Rows from a dataset on spatial reasoning
-------

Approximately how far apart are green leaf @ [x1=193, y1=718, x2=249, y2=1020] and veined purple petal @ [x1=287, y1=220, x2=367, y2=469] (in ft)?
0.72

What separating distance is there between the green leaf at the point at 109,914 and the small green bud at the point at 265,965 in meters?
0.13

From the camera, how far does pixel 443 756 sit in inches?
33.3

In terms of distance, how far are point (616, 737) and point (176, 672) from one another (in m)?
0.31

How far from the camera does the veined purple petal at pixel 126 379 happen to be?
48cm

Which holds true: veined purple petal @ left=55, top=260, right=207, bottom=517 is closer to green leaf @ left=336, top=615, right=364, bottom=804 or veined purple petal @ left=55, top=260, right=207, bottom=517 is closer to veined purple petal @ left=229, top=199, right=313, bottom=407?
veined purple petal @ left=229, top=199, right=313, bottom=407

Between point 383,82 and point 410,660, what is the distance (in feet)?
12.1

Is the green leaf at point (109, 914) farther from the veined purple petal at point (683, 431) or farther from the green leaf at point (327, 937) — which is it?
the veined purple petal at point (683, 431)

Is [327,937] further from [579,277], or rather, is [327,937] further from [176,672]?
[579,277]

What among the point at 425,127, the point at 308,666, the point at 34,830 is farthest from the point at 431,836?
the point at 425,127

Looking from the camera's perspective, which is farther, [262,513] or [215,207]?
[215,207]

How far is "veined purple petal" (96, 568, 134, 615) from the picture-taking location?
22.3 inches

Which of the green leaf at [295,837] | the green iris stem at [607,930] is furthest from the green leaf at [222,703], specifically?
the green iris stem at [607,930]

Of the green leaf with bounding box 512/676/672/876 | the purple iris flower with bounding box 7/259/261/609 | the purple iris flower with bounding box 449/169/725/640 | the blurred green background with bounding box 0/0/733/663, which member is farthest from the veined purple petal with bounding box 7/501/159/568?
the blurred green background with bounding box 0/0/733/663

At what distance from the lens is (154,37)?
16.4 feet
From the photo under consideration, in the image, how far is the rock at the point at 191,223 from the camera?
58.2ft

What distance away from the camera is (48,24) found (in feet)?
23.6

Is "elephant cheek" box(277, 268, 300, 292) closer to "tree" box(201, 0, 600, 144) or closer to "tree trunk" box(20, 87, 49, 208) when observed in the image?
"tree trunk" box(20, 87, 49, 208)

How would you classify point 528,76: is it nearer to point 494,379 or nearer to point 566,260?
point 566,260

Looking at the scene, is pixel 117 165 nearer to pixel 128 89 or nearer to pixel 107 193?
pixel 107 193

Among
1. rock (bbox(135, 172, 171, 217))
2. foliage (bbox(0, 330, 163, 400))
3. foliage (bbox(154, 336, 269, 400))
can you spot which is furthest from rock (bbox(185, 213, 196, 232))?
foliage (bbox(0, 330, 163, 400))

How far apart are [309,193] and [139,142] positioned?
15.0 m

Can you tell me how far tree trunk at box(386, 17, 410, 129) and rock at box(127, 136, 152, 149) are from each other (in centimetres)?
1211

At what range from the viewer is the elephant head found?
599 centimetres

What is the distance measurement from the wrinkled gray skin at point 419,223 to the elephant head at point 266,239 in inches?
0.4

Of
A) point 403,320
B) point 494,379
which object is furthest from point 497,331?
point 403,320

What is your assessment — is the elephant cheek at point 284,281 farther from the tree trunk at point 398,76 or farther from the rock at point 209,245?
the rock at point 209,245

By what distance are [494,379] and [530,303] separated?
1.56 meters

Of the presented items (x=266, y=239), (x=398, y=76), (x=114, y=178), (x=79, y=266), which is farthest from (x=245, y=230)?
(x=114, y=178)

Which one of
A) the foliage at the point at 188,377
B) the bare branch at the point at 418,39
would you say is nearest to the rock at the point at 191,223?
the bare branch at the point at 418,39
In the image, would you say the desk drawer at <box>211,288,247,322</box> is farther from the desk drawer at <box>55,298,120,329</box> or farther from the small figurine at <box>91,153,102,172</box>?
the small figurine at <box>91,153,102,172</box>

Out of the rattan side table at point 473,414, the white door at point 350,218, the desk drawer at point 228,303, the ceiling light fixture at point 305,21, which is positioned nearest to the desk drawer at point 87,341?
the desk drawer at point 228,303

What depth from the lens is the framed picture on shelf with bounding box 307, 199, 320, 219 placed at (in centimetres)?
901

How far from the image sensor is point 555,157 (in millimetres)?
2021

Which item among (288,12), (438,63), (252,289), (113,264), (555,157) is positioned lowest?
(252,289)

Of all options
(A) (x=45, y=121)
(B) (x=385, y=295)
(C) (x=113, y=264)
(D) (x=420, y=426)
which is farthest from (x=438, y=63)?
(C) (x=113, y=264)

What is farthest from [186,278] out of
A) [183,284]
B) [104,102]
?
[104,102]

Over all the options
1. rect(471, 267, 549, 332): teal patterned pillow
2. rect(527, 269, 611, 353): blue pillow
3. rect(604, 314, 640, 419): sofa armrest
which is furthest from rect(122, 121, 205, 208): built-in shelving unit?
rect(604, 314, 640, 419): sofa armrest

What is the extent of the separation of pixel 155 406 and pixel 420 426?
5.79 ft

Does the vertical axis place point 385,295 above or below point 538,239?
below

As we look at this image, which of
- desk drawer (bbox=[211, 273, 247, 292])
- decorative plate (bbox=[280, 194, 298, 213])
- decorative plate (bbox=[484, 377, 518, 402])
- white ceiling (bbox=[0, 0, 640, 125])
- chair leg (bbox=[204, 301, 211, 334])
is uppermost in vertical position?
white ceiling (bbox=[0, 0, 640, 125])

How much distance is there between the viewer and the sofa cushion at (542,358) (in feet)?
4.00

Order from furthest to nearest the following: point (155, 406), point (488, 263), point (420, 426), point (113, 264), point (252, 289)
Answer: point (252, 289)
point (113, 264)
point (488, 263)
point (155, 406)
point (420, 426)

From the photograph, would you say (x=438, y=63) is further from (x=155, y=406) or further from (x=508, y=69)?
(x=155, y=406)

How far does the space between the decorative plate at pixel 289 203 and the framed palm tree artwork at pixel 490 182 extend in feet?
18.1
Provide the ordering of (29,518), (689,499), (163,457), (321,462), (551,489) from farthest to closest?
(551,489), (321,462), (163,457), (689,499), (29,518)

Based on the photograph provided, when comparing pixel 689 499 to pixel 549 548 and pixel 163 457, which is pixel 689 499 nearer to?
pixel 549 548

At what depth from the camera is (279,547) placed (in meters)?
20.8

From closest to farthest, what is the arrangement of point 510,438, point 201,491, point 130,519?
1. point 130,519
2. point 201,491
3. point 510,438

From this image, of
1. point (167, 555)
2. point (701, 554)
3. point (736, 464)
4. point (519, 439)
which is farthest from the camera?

-------

> [AIM]:
Give all the items above again, with each "camera" swapped for "viewer" and nothing else changed.

> [SOLUTION FOR THIS TASK]:
Approximately how far apart are green leaf @ [x1=193, y1=718, x2=249, y2=1020] and veined purple petal @ [x1=287, y1=220, x2=367, y2=469] (in ft)?
0.72

What separating distance is there between the green leaf at the point at 109,914 and the small green bud at the point at 265,965 in meters?
0.13

From the viewer, how far does pixel 443 756 sit in inches?
33.3

In terms of distance, how far are point (616, 737) and point (176, 672) from one another (in m)?
0.31

How far from the viewer does the veined purple petal at pixel 126 379 happen to be?
48cm

Which holds true: veined purple petal @ left=55, top=260, right=207, bottom=517 is closer to green leaf @ left=336, top=615, right=364, bottom=804 or veined purple petal @ left=55, top=260, right=207, bottom=517 is closer to veined purple petal @ left=229, top=199, right=313, bottom=407?
veined purple petal @ left=229, top=199, right=313, bottom=407

Between point 383,82 and point 410,660, what is the distance (in feet)?
12.1

Is the green leaf at point (109, 914) farther from the veined purple petal at point (683, 431) or farther from the green leaf at point (327, 937) — which is it?
the veined purple petal at point (683, 431)

Is [327,937] further from [579,277], or rather, is [327,937] further from [176,672]?
[579,277]

What among the point at 425,127, the point at 308,666, the point at 34,830 is farthest from the point at 431,836?
the point at 425,127

Looking from the viewer's perspective, which is farther, [262,513] or [215,207]?
[215,207]

How far is "veined purple petal" (96, 568, 134, 615) from the picture-taking location?
22.3 inches

Which of the green leaf at [295,837] | the green iris stem at [607,930] is furthest from the green leaf at [222,703], specifically?
the green iris stem at [607,930]

Of the green leaf with bounding box 512/676/672/876 | the purple iris flower with bounding box 7/259/261/609 | the purple iris flower with bounding box 449/169/725/640 | the blurred green background with bounding box 0/0/733/663, which member is farthest from the veined purple petal with bounding box 7/501/159/568?
the blurred green background with bounding box 0/0/733/663

At what distance from the lens is (154,37)?
16.4 feet
From the photo under consideration, in the image, how far is the rock at the point at 191,223 from the viewer?
58.2ft

What distance away from the viewer is (48,24) found (in feet)?
23.6

Is "elephant cheek" box(277, 268, 300, 292) closer to "tree" box(201, 0, 600, 144) or closer to "tree trunk" box(20, 87, 49, 208) when observed in the image?
"tree trunk" box(20, 87, 49, 208)

How would you classify point 528,76: is it nearer to point 494,379 or nearer to point 566,260?
point 566,260

Looking at the scene, is pixel 117 165 nearer to pixel 128 89 or nearer to pixel 107 193?
pixel 107 193

Among
1. rock (bbox(135, 172, 171, 217))
2. foliage (bbox(0, 330, 163, 400))
3. foliage (bbox(154, 336, 269, 400))
can you spot which is furthest from rock (bbox(185, 213, 196, 232))?
foliage (bbox(0, 330, 163, 400))

How far apart are [309,193] and [139,142] positioned?
15.0 m

Can you tell me how far tree trunk at box(386, 17, 410, 129) and rock at box(127, 136, 152, 149) are from each other (in centimetres)?
1211

At what range from the viewer is the elephant head found?
599 centimetres

What is the distance measurement from the wrinkled gray skin at point 419,223 to the elephant head at point 266,239 in inches?
0.4

Of
A) point 403,320
B) point 494,379
which object is furthest from point 497,331?
point 403,320

What is your assessment — is the elephant cheek at point 284,281 farther from the tree trunk at point 398,76 or farther from the rock at point 209,245?
the rock at point 209,245

By what distance are [494,379] and [530,303] separated?
1.56 meters

Of the presented items (x=266, y=239), (x=398, y=76), (x=114, y=178), (x=79, y=266), which is farthest from (x=245, y=230)?
(x=114, y=178)

Which one of
A) the foliage at the point at 188,377
B) the bare branch at the point at 418,39
would you say is nearest to the rock at the point at 191,223?
the bare branch at the point at 418,39
In the image, would you say the desk drawer at <box>211,288,247,322</box> is farther from the desk drawer at <box>55,298,120,329</box> or farther from the small figurine at <box>91,153,102,172</box>?
the small figurine at <box>91,153,102,172</box>

Out of the rattan side table at point 473,414, the white door at point 350,218, the desk drawer at point 228,303, the ceiling light fixture at point 305,21, which is positioned nearest to the desk drawer at point 87,341?
the desk drawer at point 228,303

What depth from the lens is the framed picture on shelf with bounding box 307, 199, 320, 219 placed at (in centimetres)?
901

How far from the image sensor is point 555,157 (in millimetres)?
2021

Which item among (288,12), (438,63), (252,289), (113,264), (555,157) is positioned lowest?
(252,289)

Of all options
(A) (x=45, y=121)
(B) (x=385, y=295)
(C) (x=113, y=264)
(D) (x=420, y=426)
which is farthest from (x=438, y=63)?
(C) (x=113, y=264)

What is farthest from [186,278] out of
A) [183,284]
B) [104,102]
?
[104,102]

Over all the options
1. rect(471, 267, 549, 332): teal patterned pillow
2. rect(527, 269, 611, 353): blue pillow
3. rect(604, 314, 640, 419): sofa armrest
which is furthest from rect(122, 121, 205, 208): built-in shelving unit?
rect(604, 314, 640, 419): sofa armrest

What is the extent of the separation of pixel 155 406 and pixel 420 426?
5.79 ft

Does the vertical axis place point 385,295 above or below point 538,239?
below

As we look at this image, which of
- desk drawer (bbox=[211, 273, 247, 292])
- decorative plate (bbox=[280, 194, 298, 213])
- decorative plate (bbox=[484, 377, 518, 402])
- white ceiling (bbox=[0, 0, 640, 125])
- chair leg (bbox=[204, 301, 211, 334])
is uppermost in vertical position?
white ceiling (bbox=[0, 0, 640, 125])

How much distance is there between the viewer and the sofa cushion at (542,358) (in feet)?
4.00

Order from furthest to nearest the following: point (155, 406), point (488, 263), point (420, 426), point (113, 264), point (252, 289)
Answer: point (252, 289)
point (113, 264)
point (488, 263)
point (155, 406)
point (420, 426)

From the photograph, would you say (x=438, y=63) is further from (x=155, y=406) or further from (x=508, y=69)?
(x=155, y=406)

How far does the space between the decorative plate at pixel 289 203 and the framed palm tree artwork at pixel 490 182 extend in feet?
18.1
Provide the ordering of (29,518), (689,499), (163,457), (321,462), (551,489) from farthest to closest?
(551,489), (321,462), (163,457), (689,499), (29,518)

Based on the photograph provided, when comparing pixel 689 499 to pixel 549 548 and pixel 163 457, which is pixel 689 499 nearer to?
pixel 549 548

At what depth from the viewer is (279,547) placed (in meters)?
20.8

From closest to farthest, what is the arrangement of point 510,438, point 201,491, point 130,519?
1. point 130,519
2. point 201,491
3. point 510,438

From this image, of
1. point (167, 555)
2. point (701, 554)
3. point (736, 464)
4. point (519, 439)
which is farthest from the viewer?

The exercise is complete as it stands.